A linear ranking approach to LEarning-TO-Rank(LETOR) using Linear Regression, K-means clustering, Gaussian RBF
This project was implemented as part of an assignment for the course CSE574 : Introduction to Machine Learning at University at Buffalo, The State University of New York in Fall 2016. The goal of the project was to develop a Linear Regression system to perform fine grained ranking of webpages.
The developed system was trained on LETOR 4.0 Dataset. The 'Querylevelnorm.txt\’ from MQ2007 was used for this project. The dataset consists of 69623 samples and 46 features with rankings as 0, 1 or 2. This dataset is divided into three sets of 76% of the samples, 12 % of the samples and the remaining for Training, Validation and Testing respectively.
The implementation of the project involved performing dimensionality reduction and then training the system to learn to rank. Dimensionality reduction is performed by performing clustering in the form of K-means clustering and then applying Gaussian Radial Basis Function over the identified centroids to reduce the dimensions.
The samples are then randomly shuffled to overcome the stagnation of Stochastic Gradient Descent at a local optima and improve convergence.
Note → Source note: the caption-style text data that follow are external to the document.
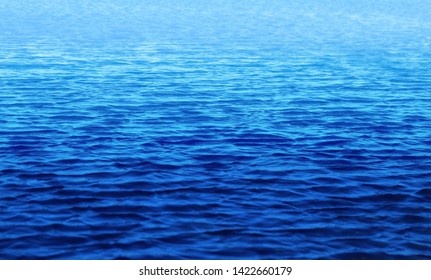 Macro photo background with transparent blue waves of sea water. Example for web background or poster design
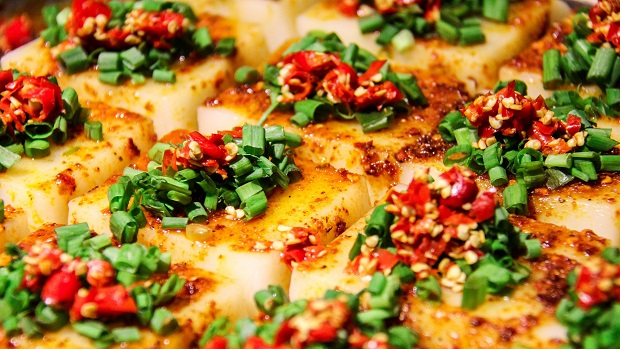 Light brown slices of tofu topped with chilli and spring onion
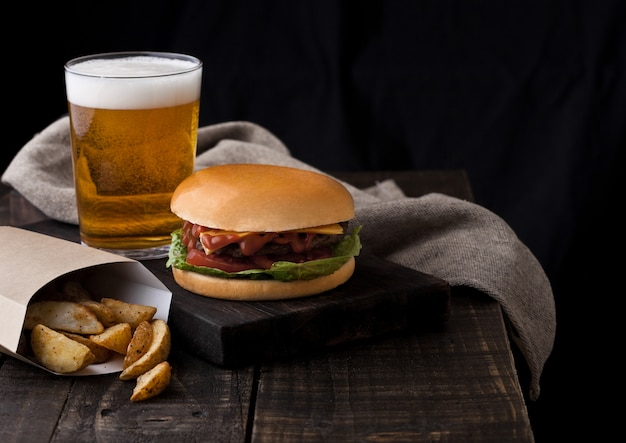 Fresh beef burger with potato wedges and glass of beer on wooden background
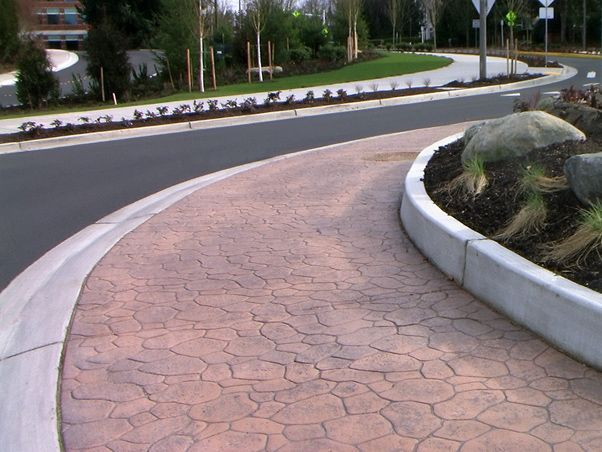 The Bomacron Creek Stone pattern by Bomanite was a great choice to pair with the beautifully chosen landscape and creates a feel of nature in the midst of busy city traffic.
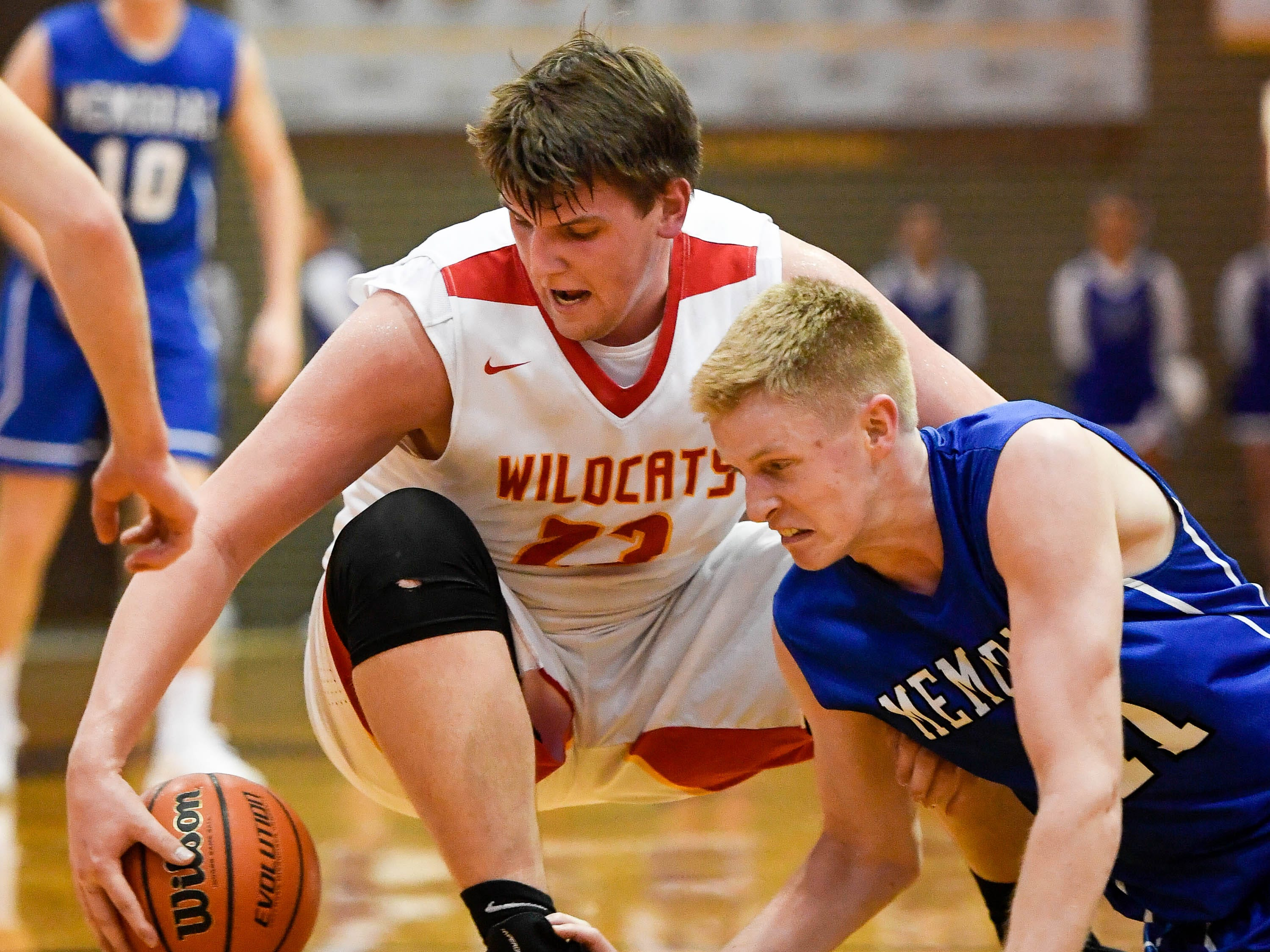 Mater Dei's Logan Carter (23) and Memorial's Sam DeVault (41) scramble for a loose ball as the Memorial Tigers play the Mater Dei Wildcats in the Southern Indiana Athletic Conference semi-finals at Central High Thursday, January 10, 2019.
Three implementations of Linear Regression was developed using
- Gradient Descent (GD)
A Linear Regression system using gradient descent algorithm was developed to learn the rankings of the pages. A system to adapt the learning rate was developed to optimize the learning rate which penalized the learning rate by two-thirds if the at any iteration the cost of the system increased and reward the learning rate marginally if the cost of the system decreased. This optimization was carried out to speed up the running time of the system.
- Stochastic Gradient Descent (SGD)
- Closed Form Solution
Optimizations of the hyperparameters was carried out by iteratively searching in the hyperparameter space for the optimal solution. Hyperparameters tuned include the number of basis functions to reduce the dimensions, the learning rate, L2 regularization parameters.
The results were calculated in the form of error. The Erms observed over the validation set and test set are
System | Validation Error | Test Error |
---|---|---|
GD | 0.5832 | 0.5681 |
SGD | 0.5743 | 0.5566 |
Closed Form | 0.5736 | 0.5565 |
On analysis of the dataset, it is observed that 51632 samples(roughly 74%) have 0 as the output rank and 14128 samples(roughly 20%) have 1 as the output rank and the rest have 2 as the rank. This skewness in the ground truths is causing the system to perform poorly.